Synthetic LEGO datasets for Cyclic groups (C6) and Symmetry groups (S5)
Sequences of variable assignments and group operations

Key Hyperparameters:

learning_rate: 0.1 or 0.5 (theoretical analysis uses polynomial scaling)
hidden_dimension_m: 1024 (experiments)
embedding_dimension_d: 64 (experiments)
+ 1 more
initialization_scale_sigma: d^-0.5

Compute: Not reported in the paper

Comparison to Prior Work

vs. Feng et al. (2023): Adds optimization guarantees (learnability) to their expressiveness results.
vs. Standard Transformer Theory: Focuses on NC1-complete tasks (non-solvable groups) rather than simple TC0 tasks like parity or linear regression.
vs. Empirical CoT papers: Provides a mechanistic proof of *why* length generalization fails (distractors) and *how* self-training fixes it.

Limitations

Analysis restricted to one-layer transformers.
Focuses on specific synthetic state-tracking tasks (LEGO), though they map to fundamental complexity classes.
Assumes large vocabulary/width asymptotic regime for theoretical proofs.
Does not analyze multi-head attention dynamics (single head effectively).

Reproducibility

Code availability is not provided. Theoretical proofs are in the appendix. Data generation process (LEGO) is fully described.

📊 Experiments & Results

Evaluation Setup

Synthetic LEGO tasks predicting final variable states after a sequence of operations.

Benchmarks:

LEGO-Cyclic (C6) (State tracking with simply transitive group action)
LEGO-Symmetry (S5) (State tracking with symmetry group action (NC1-complete))

Metrics:

Accuracy (exact match of final state)
Statistical methodology: Not explicitly reported in the paper

Key Results

Benchmark	Metric	Baseline	This Paper	Δ
LEGO-Cyclic (C6)	Accuracy	100.0	100.0	0.0
LEGO-Symmetry (S5)	Accuracy	100.0	0.0	-100.0
LEGO-Symmetry (S5)	Accuracy	0.0	100.0	+100.0

Experiment Figures

Comparison of length generalization between Cyclic (C6) and Symmetry (S5) tasks, and the effect of self-training.

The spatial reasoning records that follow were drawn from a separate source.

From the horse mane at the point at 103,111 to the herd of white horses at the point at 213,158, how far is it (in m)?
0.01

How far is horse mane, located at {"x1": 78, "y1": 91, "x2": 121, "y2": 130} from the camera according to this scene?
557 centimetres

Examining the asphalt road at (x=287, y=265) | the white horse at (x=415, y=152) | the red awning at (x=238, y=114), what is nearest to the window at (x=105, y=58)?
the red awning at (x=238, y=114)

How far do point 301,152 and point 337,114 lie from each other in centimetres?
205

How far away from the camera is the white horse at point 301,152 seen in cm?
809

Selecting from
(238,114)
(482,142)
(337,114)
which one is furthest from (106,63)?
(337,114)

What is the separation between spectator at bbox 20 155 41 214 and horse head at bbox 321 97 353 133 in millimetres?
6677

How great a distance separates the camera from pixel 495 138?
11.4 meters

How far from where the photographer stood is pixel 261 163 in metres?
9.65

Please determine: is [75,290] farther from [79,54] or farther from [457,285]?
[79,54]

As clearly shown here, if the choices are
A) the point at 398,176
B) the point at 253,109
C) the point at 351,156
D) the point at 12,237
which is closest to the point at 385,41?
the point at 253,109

Attention maps for Cyclic vs Symmetry tasks at convergence.

Main Takeaways

The algebraic structure of the reasoning task determines length generalization: simply transitive groups generalize naturally; symmetry groups do not.
Attention concentration is the key mechanism: sharp attention (1-hot) enables generalization, while diffuse attention (due to distractors in symmetry groups) fails at length.
Recursive self-training effectively bootstraps the model, allowing it to extend solvable length by using its own predictions as labels for longer sequences.

📚 Prerequisite Knowledge

Prerequisites

Transformer architecture (Attention, FFN)
Gradient Descent (GD) dynamics
Circuit Complexity (TC0 vs NC1)
Group Theory (transitive vs symmetry actions)

Key Terms

TC0: Complexity class of problems solvable by constant-depth, polynomial-size circuits with unbounded fan-in (e.g., addition, multiplication).

NC1: Complexity class of problems solvable by logarithmic-depth circuits (e.g., non-solvable group word problems), considered inherently sequential.

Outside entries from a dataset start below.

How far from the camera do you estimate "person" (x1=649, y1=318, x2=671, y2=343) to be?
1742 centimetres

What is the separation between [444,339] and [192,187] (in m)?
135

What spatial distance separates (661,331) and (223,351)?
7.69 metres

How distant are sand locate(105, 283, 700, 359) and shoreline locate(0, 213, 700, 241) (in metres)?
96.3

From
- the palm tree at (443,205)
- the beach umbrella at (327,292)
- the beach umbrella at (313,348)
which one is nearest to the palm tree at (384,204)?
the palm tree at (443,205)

CoT: Chain-of-Thought—generating intermediate reasoning steps before the final answer.

NoPE: No Positional Encoding—a transformer variant where position information is not explicitly added to embeddings.

State-tracking: Updating the status of entities step-by-step based on a sequence of actions.

LEGO: Learning Equality and Group Operations—a synthetic reasoning task involving variables, values, and operations.

Attention concentration: The mechanism where the attention head learns to focus almost exclusively on the single relevant token, ignoring distractors.

Distractors: Irrelevant tokens in the context that might incidentally point to the correct answer during training but confuse the model at test time.

Simply transitive action: A group action where exactly one group element maps any state y1 to y2 (e.g., cyclic group).

Symmetry group action: A group action where multiple group elements can map y1 to y2 (e.g., permutation group Sn), creating ambiguity/distractors.

Recursive self-training: A curriculum where the model is trained on its own generated reasoning traces from shorter lengths to solve longer lengths.